**ASSIGNMENT**
Pull every line that holds the word "maine" from the entries.

++++ INPUT DATA

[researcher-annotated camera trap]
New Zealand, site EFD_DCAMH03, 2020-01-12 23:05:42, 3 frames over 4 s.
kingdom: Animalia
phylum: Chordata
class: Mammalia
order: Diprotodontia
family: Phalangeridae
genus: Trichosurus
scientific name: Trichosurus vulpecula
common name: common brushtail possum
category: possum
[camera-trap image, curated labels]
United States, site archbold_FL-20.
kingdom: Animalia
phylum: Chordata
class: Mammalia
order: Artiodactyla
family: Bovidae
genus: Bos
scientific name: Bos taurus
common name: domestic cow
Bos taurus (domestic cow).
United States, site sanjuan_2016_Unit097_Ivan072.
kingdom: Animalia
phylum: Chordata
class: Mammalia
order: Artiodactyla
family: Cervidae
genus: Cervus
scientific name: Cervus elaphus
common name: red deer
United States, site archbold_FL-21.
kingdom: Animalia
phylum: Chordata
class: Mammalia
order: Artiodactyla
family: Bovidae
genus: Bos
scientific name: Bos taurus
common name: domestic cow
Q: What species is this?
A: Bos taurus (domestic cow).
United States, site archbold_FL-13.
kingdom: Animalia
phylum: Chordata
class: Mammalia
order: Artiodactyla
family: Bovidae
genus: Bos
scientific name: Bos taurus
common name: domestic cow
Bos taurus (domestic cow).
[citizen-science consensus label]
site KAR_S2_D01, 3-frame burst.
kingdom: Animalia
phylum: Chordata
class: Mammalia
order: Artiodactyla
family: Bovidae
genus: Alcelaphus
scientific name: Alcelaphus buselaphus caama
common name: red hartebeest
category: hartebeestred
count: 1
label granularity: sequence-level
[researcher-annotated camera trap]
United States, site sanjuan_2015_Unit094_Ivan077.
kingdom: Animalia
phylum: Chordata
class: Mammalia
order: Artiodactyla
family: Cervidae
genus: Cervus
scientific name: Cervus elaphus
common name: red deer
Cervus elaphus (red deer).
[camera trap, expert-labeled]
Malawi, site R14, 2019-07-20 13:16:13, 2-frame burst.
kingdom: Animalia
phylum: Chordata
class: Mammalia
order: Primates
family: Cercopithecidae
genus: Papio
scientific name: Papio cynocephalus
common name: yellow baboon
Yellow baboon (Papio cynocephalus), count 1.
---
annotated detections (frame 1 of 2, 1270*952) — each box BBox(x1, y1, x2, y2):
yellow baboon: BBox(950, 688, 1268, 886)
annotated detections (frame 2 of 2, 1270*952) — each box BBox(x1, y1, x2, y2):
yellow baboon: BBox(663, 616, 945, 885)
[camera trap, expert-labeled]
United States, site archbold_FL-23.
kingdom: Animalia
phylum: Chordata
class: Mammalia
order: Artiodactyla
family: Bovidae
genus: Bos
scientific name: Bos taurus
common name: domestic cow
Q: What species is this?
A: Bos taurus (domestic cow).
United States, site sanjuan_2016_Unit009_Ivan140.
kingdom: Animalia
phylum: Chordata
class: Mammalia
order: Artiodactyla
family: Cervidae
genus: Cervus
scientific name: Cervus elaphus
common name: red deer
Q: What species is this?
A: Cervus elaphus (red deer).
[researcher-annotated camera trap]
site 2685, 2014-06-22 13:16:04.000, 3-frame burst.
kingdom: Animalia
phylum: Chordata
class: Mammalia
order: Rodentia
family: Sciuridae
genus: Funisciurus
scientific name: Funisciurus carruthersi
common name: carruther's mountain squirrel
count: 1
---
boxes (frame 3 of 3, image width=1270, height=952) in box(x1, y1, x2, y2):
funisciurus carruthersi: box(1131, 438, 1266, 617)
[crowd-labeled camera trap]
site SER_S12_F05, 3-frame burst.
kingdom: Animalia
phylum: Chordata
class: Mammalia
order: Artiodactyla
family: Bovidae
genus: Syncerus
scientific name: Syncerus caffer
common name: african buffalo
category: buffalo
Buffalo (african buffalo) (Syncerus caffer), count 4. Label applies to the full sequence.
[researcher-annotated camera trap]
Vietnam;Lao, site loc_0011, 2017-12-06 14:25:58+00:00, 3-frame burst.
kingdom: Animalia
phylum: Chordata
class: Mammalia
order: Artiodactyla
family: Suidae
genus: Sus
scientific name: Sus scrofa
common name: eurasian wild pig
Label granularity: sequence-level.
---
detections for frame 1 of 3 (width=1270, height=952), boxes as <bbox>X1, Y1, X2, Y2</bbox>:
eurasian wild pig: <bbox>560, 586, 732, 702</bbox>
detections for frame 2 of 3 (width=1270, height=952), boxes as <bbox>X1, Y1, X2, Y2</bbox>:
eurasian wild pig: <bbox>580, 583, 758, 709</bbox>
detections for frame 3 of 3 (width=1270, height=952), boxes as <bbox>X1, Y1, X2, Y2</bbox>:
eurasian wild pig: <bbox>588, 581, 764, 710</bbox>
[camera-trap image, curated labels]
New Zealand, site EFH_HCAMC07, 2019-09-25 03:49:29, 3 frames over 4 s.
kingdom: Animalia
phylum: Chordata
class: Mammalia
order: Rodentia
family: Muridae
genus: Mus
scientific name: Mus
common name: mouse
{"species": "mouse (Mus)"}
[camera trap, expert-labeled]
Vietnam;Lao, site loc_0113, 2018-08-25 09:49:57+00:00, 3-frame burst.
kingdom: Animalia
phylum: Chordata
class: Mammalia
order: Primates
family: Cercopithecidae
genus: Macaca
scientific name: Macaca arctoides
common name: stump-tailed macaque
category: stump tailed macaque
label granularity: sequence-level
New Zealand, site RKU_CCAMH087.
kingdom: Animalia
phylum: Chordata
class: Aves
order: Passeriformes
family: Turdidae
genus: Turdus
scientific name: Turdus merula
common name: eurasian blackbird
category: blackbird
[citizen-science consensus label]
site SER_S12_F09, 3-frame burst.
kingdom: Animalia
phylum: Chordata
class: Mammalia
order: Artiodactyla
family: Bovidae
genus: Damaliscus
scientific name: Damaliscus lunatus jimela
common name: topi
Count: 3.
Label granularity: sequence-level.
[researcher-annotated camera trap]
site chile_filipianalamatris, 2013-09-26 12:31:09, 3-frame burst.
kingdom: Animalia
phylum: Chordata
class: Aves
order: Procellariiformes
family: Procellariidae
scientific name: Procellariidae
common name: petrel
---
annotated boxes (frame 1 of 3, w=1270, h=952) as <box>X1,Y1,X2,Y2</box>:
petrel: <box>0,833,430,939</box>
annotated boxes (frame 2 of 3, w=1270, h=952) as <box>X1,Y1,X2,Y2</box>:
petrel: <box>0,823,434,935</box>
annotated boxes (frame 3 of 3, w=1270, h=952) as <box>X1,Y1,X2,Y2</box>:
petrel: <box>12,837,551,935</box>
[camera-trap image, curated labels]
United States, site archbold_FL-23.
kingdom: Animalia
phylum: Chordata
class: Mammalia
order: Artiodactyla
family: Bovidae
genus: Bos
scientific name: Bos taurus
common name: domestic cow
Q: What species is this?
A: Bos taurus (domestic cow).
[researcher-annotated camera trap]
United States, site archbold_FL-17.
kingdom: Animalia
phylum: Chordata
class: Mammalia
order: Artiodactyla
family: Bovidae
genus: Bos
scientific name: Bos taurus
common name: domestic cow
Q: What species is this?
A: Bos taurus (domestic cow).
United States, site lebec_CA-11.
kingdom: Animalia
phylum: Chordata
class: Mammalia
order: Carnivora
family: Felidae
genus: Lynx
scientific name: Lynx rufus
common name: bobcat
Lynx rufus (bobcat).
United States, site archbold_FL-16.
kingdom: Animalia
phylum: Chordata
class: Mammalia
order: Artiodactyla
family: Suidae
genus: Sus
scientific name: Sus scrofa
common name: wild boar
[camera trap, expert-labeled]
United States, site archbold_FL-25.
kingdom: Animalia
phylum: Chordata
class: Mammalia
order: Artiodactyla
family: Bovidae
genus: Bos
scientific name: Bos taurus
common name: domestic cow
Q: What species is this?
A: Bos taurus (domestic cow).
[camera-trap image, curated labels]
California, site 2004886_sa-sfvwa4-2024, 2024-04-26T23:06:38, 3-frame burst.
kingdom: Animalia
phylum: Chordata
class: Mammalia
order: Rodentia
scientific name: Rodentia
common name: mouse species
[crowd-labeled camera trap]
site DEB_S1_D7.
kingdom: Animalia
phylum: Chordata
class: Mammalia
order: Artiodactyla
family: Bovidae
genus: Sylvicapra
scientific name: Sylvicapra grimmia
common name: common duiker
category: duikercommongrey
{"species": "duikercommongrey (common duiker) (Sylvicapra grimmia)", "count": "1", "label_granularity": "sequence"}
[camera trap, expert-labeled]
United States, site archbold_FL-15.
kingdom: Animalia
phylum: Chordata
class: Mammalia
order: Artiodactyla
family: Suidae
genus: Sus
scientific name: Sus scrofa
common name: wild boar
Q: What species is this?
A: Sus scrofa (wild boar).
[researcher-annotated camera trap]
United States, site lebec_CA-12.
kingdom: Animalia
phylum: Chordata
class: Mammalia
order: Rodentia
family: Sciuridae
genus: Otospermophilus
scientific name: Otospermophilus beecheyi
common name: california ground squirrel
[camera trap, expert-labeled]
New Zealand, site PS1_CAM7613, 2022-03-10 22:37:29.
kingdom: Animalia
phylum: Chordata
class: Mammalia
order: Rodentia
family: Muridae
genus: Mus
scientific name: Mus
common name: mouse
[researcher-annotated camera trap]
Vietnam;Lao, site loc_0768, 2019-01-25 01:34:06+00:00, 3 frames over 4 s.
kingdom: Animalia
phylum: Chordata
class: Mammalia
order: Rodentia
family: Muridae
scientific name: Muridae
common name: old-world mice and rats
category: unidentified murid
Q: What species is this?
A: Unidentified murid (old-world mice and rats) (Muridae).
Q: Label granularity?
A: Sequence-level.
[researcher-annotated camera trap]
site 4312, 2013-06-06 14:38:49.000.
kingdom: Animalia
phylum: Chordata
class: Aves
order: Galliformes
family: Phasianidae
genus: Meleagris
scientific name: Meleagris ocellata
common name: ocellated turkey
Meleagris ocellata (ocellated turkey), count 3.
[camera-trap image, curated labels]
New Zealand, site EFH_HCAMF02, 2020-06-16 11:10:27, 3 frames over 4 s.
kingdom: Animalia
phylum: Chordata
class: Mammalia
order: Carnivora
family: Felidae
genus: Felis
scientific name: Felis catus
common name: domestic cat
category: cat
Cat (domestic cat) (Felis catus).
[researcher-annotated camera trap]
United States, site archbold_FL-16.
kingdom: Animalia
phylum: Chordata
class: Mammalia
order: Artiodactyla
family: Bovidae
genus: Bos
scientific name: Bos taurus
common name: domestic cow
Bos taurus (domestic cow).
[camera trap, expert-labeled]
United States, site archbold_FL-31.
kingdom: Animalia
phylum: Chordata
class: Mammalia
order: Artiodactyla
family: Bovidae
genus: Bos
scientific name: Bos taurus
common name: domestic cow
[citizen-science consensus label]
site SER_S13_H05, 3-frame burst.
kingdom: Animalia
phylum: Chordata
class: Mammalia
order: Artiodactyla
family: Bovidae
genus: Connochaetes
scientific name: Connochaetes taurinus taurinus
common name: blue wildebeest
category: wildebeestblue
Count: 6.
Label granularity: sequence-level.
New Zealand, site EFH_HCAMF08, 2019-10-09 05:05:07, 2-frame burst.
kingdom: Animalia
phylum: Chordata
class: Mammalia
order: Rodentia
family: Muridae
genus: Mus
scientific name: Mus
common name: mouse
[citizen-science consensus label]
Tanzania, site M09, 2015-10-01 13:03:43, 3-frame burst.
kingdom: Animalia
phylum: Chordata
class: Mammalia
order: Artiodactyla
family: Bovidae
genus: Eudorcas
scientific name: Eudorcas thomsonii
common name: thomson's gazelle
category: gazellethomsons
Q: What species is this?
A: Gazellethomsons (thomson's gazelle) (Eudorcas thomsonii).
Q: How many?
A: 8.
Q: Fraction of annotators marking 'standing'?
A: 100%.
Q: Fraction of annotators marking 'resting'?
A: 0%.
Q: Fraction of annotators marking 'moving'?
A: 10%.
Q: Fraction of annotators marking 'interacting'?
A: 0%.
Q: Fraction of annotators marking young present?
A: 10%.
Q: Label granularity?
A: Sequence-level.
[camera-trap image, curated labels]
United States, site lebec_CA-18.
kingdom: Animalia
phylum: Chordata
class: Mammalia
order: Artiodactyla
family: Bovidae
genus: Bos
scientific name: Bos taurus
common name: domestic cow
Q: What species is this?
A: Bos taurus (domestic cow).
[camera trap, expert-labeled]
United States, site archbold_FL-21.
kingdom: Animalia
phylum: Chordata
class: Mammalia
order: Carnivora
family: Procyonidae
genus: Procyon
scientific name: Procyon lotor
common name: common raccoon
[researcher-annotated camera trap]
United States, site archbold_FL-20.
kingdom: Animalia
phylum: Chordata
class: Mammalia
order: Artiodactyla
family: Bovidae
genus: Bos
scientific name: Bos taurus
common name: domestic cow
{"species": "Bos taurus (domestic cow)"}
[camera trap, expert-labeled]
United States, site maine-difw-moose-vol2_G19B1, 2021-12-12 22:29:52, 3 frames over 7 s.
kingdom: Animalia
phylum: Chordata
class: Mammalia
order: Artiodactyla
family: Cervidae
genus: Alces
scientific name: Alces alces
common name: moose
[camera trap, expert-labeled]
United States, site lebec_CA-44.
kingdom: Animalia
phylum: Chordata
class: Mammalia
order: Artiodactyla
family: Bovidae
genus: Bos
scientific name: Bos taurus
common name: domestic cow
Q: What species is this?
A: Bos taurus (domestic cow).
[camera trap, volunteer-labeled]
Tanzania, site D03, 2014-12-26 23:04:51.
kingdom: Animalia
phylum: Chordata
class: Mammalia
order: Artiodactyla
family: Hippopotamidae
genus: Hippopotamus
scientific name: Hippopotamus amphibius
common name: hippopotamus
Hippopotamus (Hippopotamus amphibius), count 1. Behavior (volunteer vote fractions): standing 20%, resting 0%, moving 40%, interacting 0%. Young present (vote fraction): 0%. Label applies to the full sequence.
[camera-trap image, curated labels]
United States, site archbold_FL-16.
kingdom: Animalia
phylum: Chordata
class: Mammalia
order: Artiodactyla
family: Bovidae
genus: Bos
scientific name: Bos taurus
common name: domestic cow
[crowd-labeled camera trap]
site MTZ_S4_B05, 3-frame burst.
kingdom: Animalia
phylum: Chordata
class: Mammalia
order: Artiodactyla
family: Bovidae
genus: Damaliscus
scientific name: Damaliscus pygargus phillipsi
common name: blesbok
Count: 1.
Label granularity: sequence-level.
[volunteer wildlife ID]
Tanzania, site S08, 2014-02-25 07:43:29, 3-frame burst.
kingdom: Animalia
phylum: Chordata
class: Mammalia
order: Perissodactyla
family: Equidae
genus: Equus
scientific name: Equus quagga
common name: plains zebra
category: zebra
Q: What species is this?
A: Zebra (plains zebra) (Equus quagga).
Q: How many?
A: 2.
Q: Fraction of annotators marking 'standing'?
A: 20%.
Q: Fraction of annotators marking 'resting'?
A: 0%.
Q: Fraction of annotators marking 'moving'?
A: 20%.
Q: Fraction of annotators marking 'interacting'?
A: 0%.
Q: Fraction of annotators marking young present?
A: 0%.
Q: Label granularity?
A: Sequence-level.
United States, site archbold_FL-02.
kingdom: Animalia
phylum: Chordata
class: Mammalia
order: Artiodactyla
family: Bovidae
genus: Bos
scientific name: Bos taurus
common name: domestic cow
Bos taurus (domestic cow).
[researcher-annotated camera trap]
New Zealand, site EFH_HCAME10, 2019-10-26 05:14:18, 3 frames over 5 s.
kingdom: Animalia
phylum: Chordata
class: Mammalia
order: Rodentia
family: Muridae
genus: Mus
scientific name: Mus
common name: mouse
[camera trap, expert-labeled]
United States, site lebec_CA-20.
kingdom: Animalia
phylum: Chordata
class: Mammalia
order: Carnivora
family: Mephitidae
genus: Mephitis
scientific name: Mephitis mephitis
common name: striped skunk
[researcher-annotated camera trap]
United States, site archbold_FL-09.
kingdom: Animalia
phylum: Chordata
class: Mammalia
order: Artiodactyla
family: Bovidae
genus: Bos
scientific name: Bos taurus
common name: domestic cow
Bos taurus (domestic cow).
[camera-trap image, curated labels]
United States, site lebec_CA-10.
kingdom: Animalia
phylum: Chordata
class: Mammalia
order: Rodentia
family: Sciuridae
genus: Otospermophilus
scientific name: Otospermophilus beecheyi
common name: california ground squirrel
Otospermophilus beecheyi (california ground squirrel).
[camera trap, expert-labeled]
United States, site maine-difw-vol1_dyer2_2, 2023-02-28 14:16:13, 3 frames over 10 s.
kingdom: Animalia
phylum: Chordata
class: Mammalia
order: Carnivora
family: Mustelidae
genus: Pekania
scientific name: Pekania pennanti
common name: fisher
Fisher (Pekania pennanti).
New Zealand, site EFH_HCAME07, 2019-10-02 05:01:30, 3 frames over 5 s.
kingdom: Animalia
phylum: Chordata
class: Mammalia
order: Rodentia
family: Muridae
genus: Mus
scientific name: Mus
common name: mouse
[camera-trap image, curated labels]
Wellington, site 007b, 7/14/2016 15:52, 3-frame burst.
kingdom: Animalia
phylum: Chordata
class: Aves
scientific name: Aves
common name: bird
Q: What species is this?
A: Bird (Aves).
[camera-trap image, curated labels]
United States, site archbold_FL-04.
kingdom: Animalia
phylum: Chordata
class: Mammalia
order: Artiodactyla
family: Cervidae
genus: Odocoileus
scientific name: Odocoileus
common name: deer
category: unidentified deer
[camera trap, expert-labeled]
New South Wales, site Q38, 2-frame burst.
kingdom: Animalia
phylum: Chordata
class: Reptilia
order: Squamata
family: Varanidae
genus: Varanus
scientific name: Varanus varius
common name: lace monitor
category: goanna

++++++++

**ANSWER BOX**
United States, site maine-difw-moose-vol2_G19B1, 2021-12-12 22:29:52, 3 frames over 7 s.
United States, site maine-difw-vol1_dyer2_2, 2023-02-28 14:16:13, 3 frames over 10 s.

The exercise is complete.